- [SELECTED TEXT]

A commission spokesperson suggested Mr Hunt was ignorant of history and could benefit “from opening a history book from time-to-time”.
The put-down follows strong criticism of the Cabinet minister’s comments from EU states that were occupied by the Soviet Union, as well as a string of senior British diplomats.
Baiba Braze, Latvia’s ambassador, said the USSR had “ruined lives of three generations” in her country while EU membership had brought “prosperity, equality, growth, respect”. Tiina Intelmann, the Estonian ambassador, said: “EU and USSR not comparable. Soviet regime was brutal, I lived under it, comparison is insulting.”
Vytenis Andriukaitis, Lithania’s EU commissioner took a more personal approach to his criticism.
“Dear Jeremy Hunt,” he said. “I was born in Soviet gulag and [have] been imprisoned by KGB a few times in my life. Happy to brief you on the main differences between EU and Soviet Union. And also why we escaped the USSR. Anytime. Whatever helps.”
Piling in for condemnation at home, Lord Ricketts, a former head of the Foreign Office, said Mr Hunt’s claim was “rubbish unworthy of a British foreign secretary”. The peer’s successor as Britain’s chief diplomat, Simon Fraser, said he agreed with his predecessor and that the foreign secretary had displayed a “shocking failure of judgement”.
I would say respectfully that we would all benefit, and in particular foreign affairs ministers, from opening a history book from time-to-time
Asked about Mr Hunt’s comments, chief spokesperson for the European Commission Margaritis Schinas told reporters in Brussels: “I would say respectfully that we would all benefit, and in particular foreign affairs ministers, from opening a history book from time-to-time.”
Responding to a journalist reporting Mr Hunt’s words on social media, Latvian ambassador Ms Braze said: “Just for your information – Soviets killed, deported, exiled and imprisoned hundreds of thousands of Latvia’s inhabitants after the illegal occupation in 1940, and ruined lives of three generations, while the EU has brought prosperity, equality, growth, respect.”

- [PROBLEM TO SOLVE] Copy out the full article on reactions to Jeremy Hunt's comments, word for word. The data are not needed for anything here.

- [RECORDED INFORMATION]
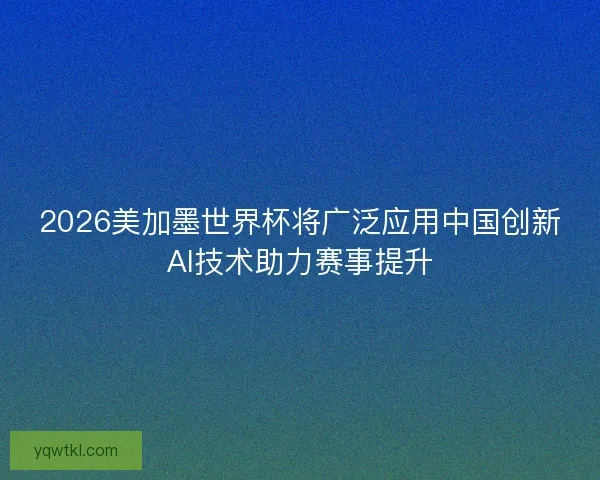 2026美加墨世界杯将广泛应用中国创新AI技术助力赛事提升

- [ANSWER BELOW]
A commission spokesperson suggested Mr Hunt was ignorant of history and could benefit “from opening a history book from time-to-time”.
The put-down follows strong criticism of the Cabinet minister’s comments from EU states that were occupied by the Soviet Union, as well as a string of senior British diplomats.
Baiba Braze, Latvia’s ambassador, said the USSR had “ruined lives of three generations” in her country while EU membership had brought “prosperity, equality, growth, respect”. Tiina Intelmann, the Estonian ambassador, said: “EU and USSR not comparable. Soviet regime was brutal, I lived under it, comparison is insulting.”
Vytenis Andriukaitis, Lithania’s EU commissioner took a more personal approach to his criticism.
“Dear Jeremy Hunt,” he said. “I was born in Soviet gulag and [have] been imprisoned by KGB a few times in my life. Happy to brief you on the main differences between EU and Soviet Union. And also why we escaped the USSR. Anytime. Whatever helps.”
Piling in for condemnation at home, Lord Ricketts, a former head of the Foreign Office, said Mr Hunt’s claim was “rubbish unworthy of a British foreign secretary”. The peer’s successor as Britain’s chief diplomat, Simon Fraser, said he agreed with his predecessor and that the foreign secretary had displayed a “shocking failure of judgement”.
I would say respectfully that we would all benefit, and in particular foreign affairs ministers, from opening a history book from time-to-time
Asked about Mr Hunt’s comments, chief spokesperson for the European Commission Margaritis Schinas told reporters in Brussels: “I would say respectfully that we would all benefit, and in particular foreign affairs ministers, from opening a history book from time-to-time.”
Responding to a journalist reporting Mr Hunt’s words on social media, Latvian ambassador Ms Braze said: “Just for your information – Soviets killed, deported, exiled and imprisoned hundreds of thousands of Latvia’s inhabitants after the illegal occupation in 1940, and ruined lives of three generations, while the EU has brought prosperity, equality, growth, respect.”